Even when functioning normally Barton Turns feels like a virtual reality simulation. Now emptied of people, the place's toy-town ambiance felt somewhat uncanny. The impression was heightened since our last visit by the gated community of waterside apartments recently built on edge of the car park.
The marina was full of brightly coloured narrow boats. The place can accommodate hundreds of them and it was full. Sitting on a sunny day in the garden of a canal-side pub in the Midlands, the sight of a brightly painted narrow boat gently chugging past is a heartening sight, an image of England of yore, a reassuring steampunk fantasy. Today, with hundreds of them drawn-up in serried ranks, corralled into some sort of heritage mass storage depot they looked plain weird, an unsettling sight rather than a comforting one.
We ate our ham sandwiches, queued to buy some sausages at the farm shop - the only place open - then concluded that Barton Turns felt very strange, reinforcing out sense of the abnormal rather than ameliorating it. We decided to head home, calling into Derby and Burton services on the way home to fill-up our LPG bottles. No chance, a hastily scribbled note on the pump advised that due to Covid-19 LPG was unavailable, clearly the virus is fatal to fuel pumps as well as humans as the note also advised us that when restrictions were lifted the pump would be removed. Gill summoned up myLPG, a handy app that lists the locations of gas pumps throughout Europe. The nearest was in Uttoxeter, only a few miles out of our way as we headed home. Thankfully it was operating, a bit of a faff to find but in the end we filled up.

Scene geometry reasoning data
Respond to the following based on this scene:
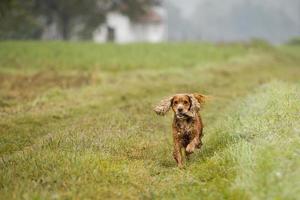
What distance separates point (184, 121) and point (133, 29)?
68.5 meters

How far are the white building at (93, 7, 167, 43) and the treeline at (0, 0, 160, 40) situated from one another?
23.8ft

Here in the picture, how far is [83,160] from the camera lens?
9930 mm

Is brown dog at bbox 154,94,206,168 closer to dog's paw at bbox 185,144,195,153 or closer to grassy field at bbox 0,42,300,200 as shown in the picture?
dog's paw at bbox 185,144,195,153

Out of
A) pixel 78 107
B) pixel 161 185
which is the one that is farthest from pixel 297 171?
pixel 78 107

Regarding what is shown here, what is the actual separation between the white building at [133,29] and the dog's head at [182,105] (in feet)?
207

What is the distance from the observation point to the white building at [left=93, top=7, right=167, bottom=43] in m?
75.8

* TO DO *
a) Summarize the account of the visit to Barton Turns in two sentences.
b) Write what comes next in the account of the trip to Barton Turns, picking up after its final sentence.

* RESULTS OF THE TASKS *
a) The visitors found Barton Turns, emptied of people, uncanny, and its marina packed with brightly colored narrow boats in serried ranks looked weird rather than comforting. With only the farm shop open, they headed home, found the LPG pump at Derby and Burton services unavailable because of Covid-19, and used the myLPG app to find a working pump in Uttoxeter, where they filled up.

b)
The positive aspect of the day is that the van is now ready to use whenever that becomes possible. The Caravan and Motorhome club is taking bookings from 4th July onwards, Though no official announcement has been made that seems to be some kind of assumed date when staying overnight in camp sites may be possible.
On the way home we decided that in future it be may be better to simply take the van out for a daytime jaunt to one of the larger car parks by the Tissington Trail and go for a bike ride. That would feel more normal.. In fact, it transpired that we should not have visited Barton Turns anyway. The website states that motorhomes are prohibited. The British have a strange attitude towards then in comparison to Europe. What sense does it make for a place that can accommodate 300 narrow boats in the marina to ban motorhomes from the car park?
Motorhomes and narrow boats do exactly the same thing except one has wheels and the other a hull. I'ts simply cultural mores the lead us to perceive the former as nuisance, an annoyance that 'spoils the view' and the latter as an expression of shared heritage.